──────── Data listing

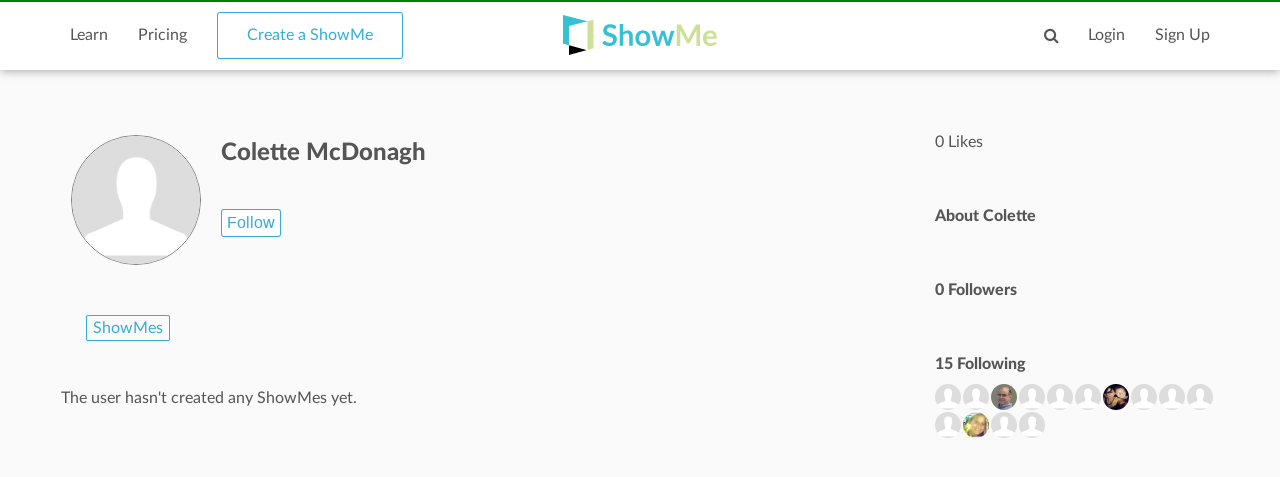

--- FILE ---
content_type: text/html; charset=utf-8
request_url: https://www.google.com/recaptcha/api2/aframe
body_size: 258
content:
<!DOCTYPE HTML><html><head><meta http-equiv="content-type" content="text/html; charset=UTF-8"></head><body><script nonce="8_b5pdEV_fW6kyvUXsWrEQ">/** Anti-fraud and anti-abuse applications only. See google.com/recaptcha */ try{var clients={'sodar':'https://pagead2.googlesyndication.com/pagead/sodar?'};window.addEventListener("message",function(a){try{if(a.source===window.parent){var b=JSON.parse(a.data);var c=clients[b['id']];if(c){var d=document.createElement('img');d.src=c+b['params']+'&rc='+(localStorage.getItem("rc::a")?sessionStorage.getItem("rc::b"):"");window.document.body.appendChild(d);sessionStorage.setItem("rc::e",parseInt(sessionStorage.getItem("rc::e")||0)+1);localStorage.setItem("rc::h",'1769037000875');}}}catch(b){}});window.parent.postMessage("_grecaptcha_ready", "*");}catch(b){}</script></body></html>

────────────────

• [Problem to work on]:
Using the listing, filter for "https" and return the matching lines.

• [Output below]:
request_url: https://www.google.com/recaptcha/api2/aframe
<!DOCTYPE HTML><html><head><meta http-equiv="content-type" content="text/html; charset=UTF-8"></head><body><script nonce="8_b5pdEV_fW6kyvUXsWrEQ">/** Anti-fraud and anti-abuse applications only. See google.com/recaptcha */ try{var clients={'sodar':'https://pagead2.googlesyndication.com/pagead/sodar?'};window.addEventListener("message",function(a){try{if(a.source===window.parent){var b=JSON.parse(a.data);var c=clients[b['id']];if(c){var d=document.createElement('img');d.src=c+b['params']+'&rc='+(localStorage.getItem("rc::a")?sessionStorage.getItem("rc::b"):"");window.document.body.appendChild(d);sessionStorage.setItem("rc::e",parseInt(sessionStorage.getItem("rc::e")||0)+1);localStorage.setItem("rc::h",'1769037000875');}}}catch(b){}});window.parent.postMessage("_grecaptcha_ready", "*");}catch(b){}</script></body></html>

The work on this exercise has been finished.